Yes, this does mean that the decision-maker has a wide discretion to attach weight to such an issue and some may argue that developers that are unhappy with a local authority’s decision may look to appeal to obtain a different weighting, but surely the positive side of this is that the ruling is likely to lead to more permission being granted where councils cannot demonstrate a five-year land supply for housing. Time will tell.
This ruling represents a significant shift for decision-makers to contend with in the future. While significant weight is already applied to protecting the green belt where there is an absence of a five-year housing land supply, we are now likely to see greater weight applied to other ‘restrictive’ policies.
This is likely to result in a rise in the number of appeals being lodged that involve applications outside the defined urban area. At the local authority level, where a wider interpretation of paragraph 49 has generally been relied upon, this will probably cause more applications to be refused than otherwise might have been.
Given the subjectivity involved in this highly sensitive decision-making process, we can expect to witness a varied range of appeal decisions over the coming months and years as decision-makers tackle each particular circumstance.
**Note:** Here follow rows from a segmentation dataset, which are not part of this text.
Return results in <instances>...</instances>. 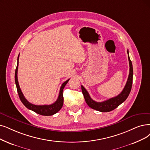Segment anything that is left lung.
Here are the masks:
<instances>
[{
  "instance_id": "obj_1",
  "label": "left lung",
  "mask_w": 150,
  "mask_h": 150,
  "mask_svg": "<svg viewBox=\"0 0 150 150\" xmlns=\"http://www.w3.org/2000/svg\"><path fill=\"white\" fill-rule=\"evenodd\" d=\"M127 52L128 53V59L129 62V74L126 84H125L124 89L122 90V91L120 94H119L115 97L111 98L106 101H102V102H97V101H94L91 98V96L89 95L88 92L86 91V89L82 86H81V89L83 97H84L88 106L89 107H91V108L101 112H109L116 108L119 105H120L121 103H122L128 97L131 91L132 86L133 67L132 63V62L129 55L128 50Z\"/></svg>"
}]
</instances>
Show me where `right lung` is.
I'll list each match as a JSON object with an SVG mask.
<instances>
[{"label": "right lung", "instance_id": "obj_1", "mask_svg": "<svg viewBox=\"0 0 150 150\" xmlns=\"http://www.w3.org/2000/svg\"><path fill=\"white\" fill-rule=\"evenodd\" d=\"M19 55L20 54L18 55V59H17V66H16V68L15 69V83H16V88H17V92H18V93L19 97L21 101V102L27 108L34 111L35 112L39 114V115H43V116H52V115H55V113H57L61 110V108L63 106V91L65 86L67 85V83L69 81V79H68L67 81H66L62 83V85L60 87V90H59L58 97L55 103H53V104L49 105H35L29 103V101L25 98V96L23 95L21 91V88L20 87L18 81L17 73H18V68Z\"/></svg>", "mask_w": 150, "mask_h": 150}]
</instances>
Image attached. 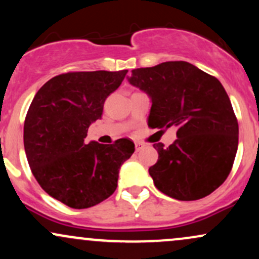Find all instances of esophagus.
<instances>
[{
    "label": "esophagus",
    "mask_w": 259,
    "mask_h": 259,
    "mask_svg": "<svg viewBox=\"0 0 259 259\" xmlns=\"http://www.w3.org/2000/svg\"><path fill=\"white\" fill-rule=\"evenodd\" d=\"M144 147H145V144H142V142H136V144H135V150H136V152H139V151H141Z\"/></svg>",
    "instance_id": "1"
}]
</instances>
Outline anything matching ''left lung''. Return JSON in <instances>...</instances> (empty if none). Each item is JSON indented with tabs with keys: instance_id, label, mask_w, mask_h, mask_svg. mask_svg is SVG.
I'll return each mask as SVG.
<instances>
[{
	"instance_id": "1",
	"label": "left lung",
	"mask_w": 259,
	"mask_h": 259,
	"mask_svg": "<svg viewBox=\"0 0 259 259\" xmlns=\"http://www.w3.org/2000/svg\"><path fill=\"white\" fill-rule=\"evenodd\" d=\"M129 82L152 101L148 126L177 127L173 144H154L158 160L148 171L160 192L179 201L200 200L227 180L239 124L218 79L184 61L132 70Z\"/></svg>"
}]
</instances>
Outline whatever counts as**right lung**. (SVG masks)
<instances>
[{
	"mask_svg": "<svg viewBox=\"0 0 259 259\" xmlns=\"http://www.w3.org/2000/svg\"><path fill=\"white\" fill-rule=\"evenodd\" d=\"M126 73L59 74L36 92L29 107L24 148L32 175L45 192L68 207L82 209L108 198L117 189L120 165L135 151L129 139L112 145L84 140Z\"/></svg>",
	"mask_w": 259,
	"mask_h": 259,
	"instance_id": "add662e5",
	"label": "right lung"
}]
</instances>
This long-awaited Supreme Court ruling is highly significant: it is the first of its kind since the introduction of the NPPF in 2012.
Through unanimously dismissing both councils’ appeals, the Supreme Court has given the planning industry a clear message, although as always the devil is in the detail. Decision-makers now understand where their role in the process lies.
Helpfully, the court clarified that the NPPF does not displace the primacy of the statutory development plan in respect of non-housing policies when considering planning applications. Given the myriad political issues surrounding housing policy, however, it remains to be seen how this is applied in future applications.
The judgment will also be of particular importance to green-belt and other environmental policies, as the court ruled that up-to-date policies should still be applied through paragraph 14, even where authorities fail to demonstrate a five-year land supply and fall foul of paragraph 49.